The US Army Aviation and Missile Research, Development, and Engineering Center (AMRDEC)
is developing a micro-uncooled infrared (IR) capability for small unmanned aerial systems
(SUAS). In 2007, AMRDEC procured several uncooled microbolometers for lab and field test
evaluations, and static tower tests involving specific target sets confirmed initial modeling and
simulation predictions. With these promising results, AMRDEC procured two captive flight test
(CFT) vehicles and, in 2008, completed numerous captive flights to capture imagery with the
micro-uncooled infrared sensors. Several test configurations were used to build a comprehensive
data set. These configurations included variations in look-down angles, fields of view (FOV),
environments, altitudes, and target scenarios. Data collected during these field tests is also being
used to develop human tracking algorithms and image stabilization software by other AMRDEC
personnel. Details of these ongoing efforts will be presented in this paper and will include: 1)
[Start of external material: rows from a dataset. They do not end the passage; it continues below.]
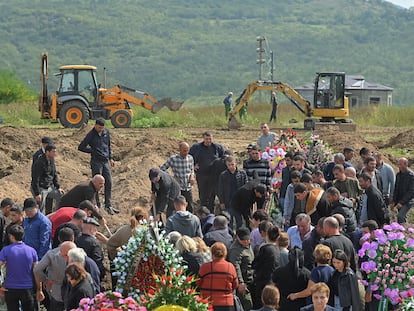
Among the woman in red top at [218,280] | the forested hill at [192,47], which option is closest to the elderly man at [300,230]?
the woman in red top at [218,280]

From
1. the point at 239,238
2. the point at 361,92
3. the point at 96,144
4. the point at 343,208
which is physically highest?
the point at 96,144

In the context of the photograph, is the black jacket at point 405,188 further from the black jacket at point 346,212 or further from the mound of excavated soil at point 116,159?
the mound of excavated soil at point 116,159

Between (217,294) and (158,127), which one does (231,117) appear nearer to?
(158,127)

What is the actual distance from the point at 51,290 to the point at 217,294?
2.07 metres

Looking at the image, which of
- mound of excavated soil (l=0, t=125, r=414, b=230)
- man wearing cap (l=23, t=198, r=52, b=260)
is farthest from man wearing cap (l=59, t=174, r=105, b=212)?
mound of excavated soil (l=0, t=125, r=414, b=230)

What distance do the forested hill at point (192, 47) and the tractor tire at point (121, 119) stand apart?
100702mm

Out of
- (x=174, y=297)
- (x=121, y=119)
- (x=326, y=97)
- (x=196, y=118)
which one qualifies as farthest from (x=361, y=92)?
(x=174, y=297)

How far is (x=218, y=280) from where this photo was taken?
11.3 meters

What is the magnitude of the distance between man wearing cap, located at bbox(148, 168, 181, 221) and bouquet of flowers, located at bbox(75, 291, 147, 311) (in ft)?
21.3

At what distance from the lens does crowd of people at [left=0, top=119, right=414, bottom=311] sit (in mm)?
11289

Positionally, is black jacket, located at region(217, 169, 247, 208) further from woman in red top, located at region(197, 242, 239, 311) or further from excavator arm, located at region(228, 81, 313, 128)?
excavator arm, located at region(228, 81, 313, 128)

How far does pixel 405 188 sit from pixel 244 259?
5798 mm

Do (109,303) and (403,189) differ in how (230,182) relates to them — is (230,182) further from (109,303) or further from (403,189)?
(109,303)

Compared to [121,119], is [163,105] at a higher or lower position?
higher
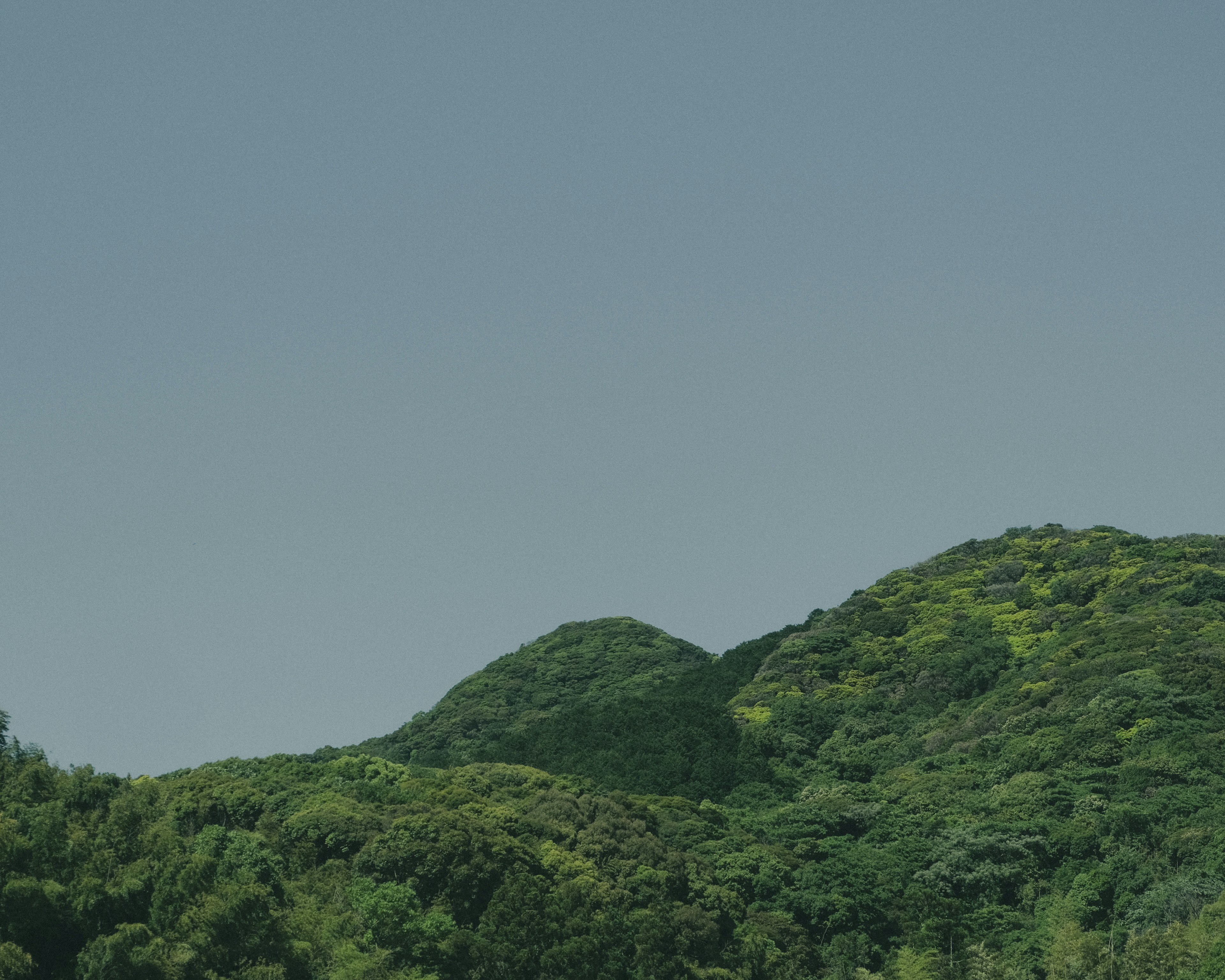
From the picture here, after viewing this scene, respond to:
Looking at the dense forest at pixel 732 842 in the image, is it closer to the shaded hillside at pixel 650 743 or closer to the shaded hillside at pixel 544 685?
the shaded hillside at pixel 650 743

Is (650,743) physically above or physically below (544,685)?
below

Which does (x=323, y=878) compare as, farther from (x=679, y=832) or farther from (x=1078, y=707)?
(x=1078, y=707)

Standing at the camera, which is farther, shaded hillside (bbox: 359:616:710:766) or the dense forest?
shaded hillside (bbox: 359:616:710:766)

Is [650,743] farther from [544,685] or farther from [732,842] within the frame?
[544,685]

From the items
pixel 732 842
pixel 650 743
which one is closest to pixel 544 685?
pixel 650 743

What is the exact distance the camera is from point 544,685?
152 meters

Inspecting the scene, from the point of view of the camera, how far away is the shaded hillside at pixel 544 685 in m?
136

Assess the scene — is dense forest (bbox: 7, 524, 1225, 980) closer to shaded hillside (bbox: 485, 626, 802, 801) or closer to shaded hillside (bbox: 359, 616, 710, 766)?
shaded hillside (bbox: 485, 626, 802, 801)

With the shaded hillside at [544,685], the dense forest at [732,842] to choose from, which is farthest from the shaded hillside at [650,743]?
the shaded hillside at [544,685]

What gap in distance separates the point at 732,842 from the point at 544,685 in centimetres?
7624

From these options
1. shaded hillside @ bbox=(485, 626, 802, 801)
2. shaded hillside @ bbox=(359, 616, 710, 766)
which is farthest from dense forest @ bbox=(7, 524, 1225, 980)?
shaded hillside @ bbox=(359, 616, 710, 766)

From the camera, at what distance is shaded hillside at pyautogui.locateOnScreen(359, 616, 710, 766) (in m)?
136

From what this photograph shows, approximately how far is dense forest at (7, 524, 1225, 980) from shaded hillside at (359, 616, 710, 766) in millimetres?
17688

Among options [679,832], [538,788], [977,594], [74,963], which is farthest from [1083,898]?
[977,594]
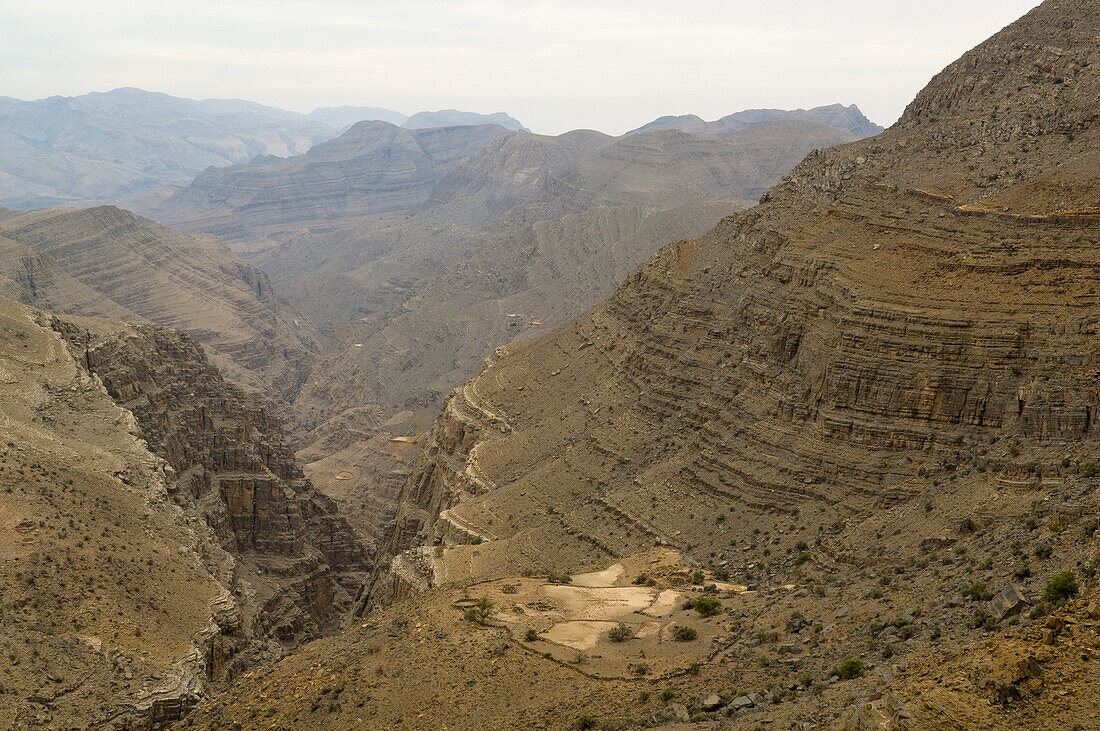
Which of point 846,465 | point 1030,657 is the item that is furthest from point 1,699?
point 846,465

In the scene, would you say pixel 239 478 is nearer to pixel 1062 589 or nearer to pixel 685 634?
pixel 685 634

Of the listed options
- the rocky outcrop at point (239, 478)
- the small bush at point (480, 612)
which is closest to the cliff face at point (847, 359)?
the rocky outcrop at point (239, 478)

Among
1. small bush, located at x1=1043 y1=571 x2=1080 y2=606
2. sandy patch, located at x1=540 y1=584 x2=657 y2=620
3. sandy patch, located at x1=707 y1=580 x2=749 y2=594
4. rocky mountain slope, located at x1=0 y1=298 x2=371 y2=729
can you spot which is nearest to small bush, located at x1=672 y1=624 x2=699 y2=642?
sandy patch, located at x1=540 y1=584 x2=657 y2=620

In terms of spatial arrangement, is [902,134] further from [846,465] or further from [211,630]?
[211,630]

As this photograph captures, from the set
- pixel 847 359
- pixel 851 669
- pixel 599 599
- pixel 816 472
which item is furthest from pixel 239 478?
pixel 851 669

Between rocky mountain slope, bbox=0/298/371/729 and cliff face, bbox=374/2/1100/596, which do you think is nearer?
rocky mountain slope, bbox=0/298/371/729

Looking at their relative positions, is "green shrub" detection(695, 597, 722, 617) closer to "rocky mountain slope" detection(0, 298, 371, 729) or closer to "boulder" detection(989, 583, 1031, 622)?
"boulder" detection(989, 583, 1031, 622)

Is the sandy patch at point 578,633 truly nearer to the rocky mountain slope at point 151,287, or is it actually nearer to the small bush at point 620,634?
the small bush at point 620,634
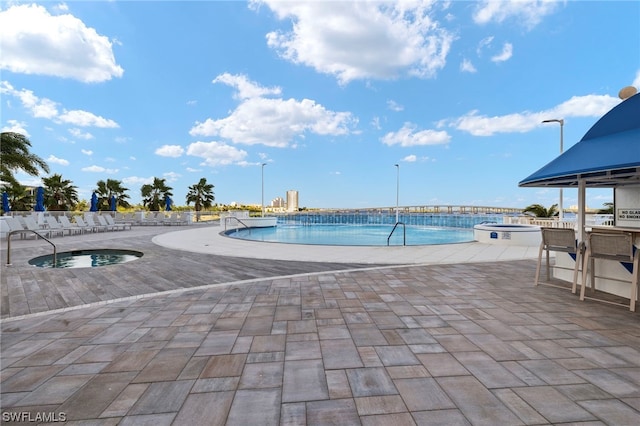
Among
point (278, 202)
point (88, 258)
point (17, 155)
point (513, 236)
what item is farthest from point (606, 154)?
point (278, 202)

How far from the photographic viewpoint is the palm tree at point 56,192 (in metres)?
23.5

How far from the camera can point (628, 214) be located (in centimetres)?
534

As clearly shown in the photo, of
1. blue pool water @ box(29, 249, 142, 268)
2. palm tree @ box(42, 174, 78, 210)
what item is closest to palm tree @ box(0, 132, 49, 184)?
blue pool water @ box(29, 249, 142, 268)

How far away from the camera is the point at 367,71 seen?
1816cm

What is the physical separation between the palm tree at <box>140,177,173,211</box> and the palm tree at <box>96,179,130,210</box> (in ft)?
5.53

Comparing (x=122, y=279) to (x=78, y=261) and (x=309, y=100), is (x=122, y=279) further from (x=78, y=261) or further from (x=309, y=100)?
(x=309, y=100)

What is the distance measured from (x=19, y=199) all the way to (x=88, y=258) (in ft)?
75.0

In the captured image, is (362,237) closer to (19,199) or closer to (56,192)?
(56,192)

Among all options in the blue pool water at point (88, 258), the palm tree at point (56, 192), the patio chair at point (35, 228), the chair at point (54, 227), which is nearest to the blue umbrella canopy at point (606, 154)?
the blue pool water at point (88, 258)

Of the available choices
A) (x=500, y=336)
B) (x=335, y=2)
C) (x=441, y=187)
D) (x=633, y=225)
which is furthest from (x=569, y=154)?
(x=441, y=187)

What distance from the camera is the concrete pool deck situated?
175 cm

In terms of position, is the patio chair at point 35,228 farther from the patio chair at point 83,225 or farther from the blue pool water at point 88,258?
the blue pool water at point 88,258

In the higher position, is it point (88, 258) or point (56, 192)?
point (56, 192)

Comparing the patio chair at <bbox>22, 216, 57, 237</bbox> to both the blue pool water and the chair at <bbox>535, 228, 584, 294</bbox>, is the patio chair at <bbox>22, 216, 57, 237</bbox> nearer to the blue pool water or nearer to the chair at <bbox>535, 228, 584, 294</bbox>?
the blue pool water
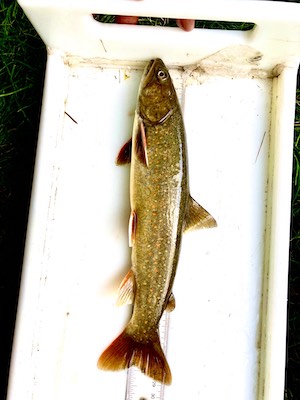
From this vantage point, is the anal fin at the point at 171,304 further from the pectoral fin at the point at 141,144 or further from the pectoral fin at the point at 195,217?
the pectoral fin at the point at 141,144

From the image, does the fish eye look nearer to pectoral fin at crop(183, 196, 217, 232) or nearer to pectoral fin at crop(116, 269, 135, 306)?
pectoral fin at crop(183, 196, 217, 232)

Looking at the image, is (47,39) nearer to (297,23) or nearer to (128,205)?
(128,205)

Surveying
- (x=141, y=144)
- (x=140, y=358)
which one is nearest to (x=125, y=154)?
(x=141, y=144)

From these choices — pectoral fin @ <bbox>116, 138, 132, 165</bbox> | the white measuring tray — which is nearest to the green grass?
the white measuring tray

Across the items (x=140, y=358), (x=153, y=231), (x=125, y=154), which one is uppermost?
(x=125, y=154)

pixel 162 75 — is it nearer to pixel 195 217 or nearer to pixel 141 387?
pixel 195 217

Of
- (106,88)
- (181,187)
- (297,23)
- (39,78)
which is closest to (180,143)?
(181,187)

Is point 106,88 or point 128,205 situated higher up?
point 106,88
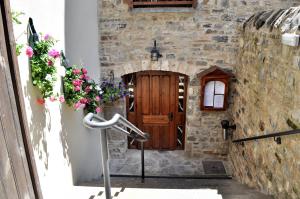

onboard digital data recording capabilities; 2) analog data links for visual verification of imagery;
3) sensor packaging and design; which include both infrared and visible cameras; 4) field test and
data collection results; 5) future plans; 6) potential applications. Finally, AMRDEC has recently
acquired a 17 μm pitch detector array. The paper will include plans to test both 17 μm and 25 μm
microbolometer technologies simultaneously in a side-by-side captive flight comparison.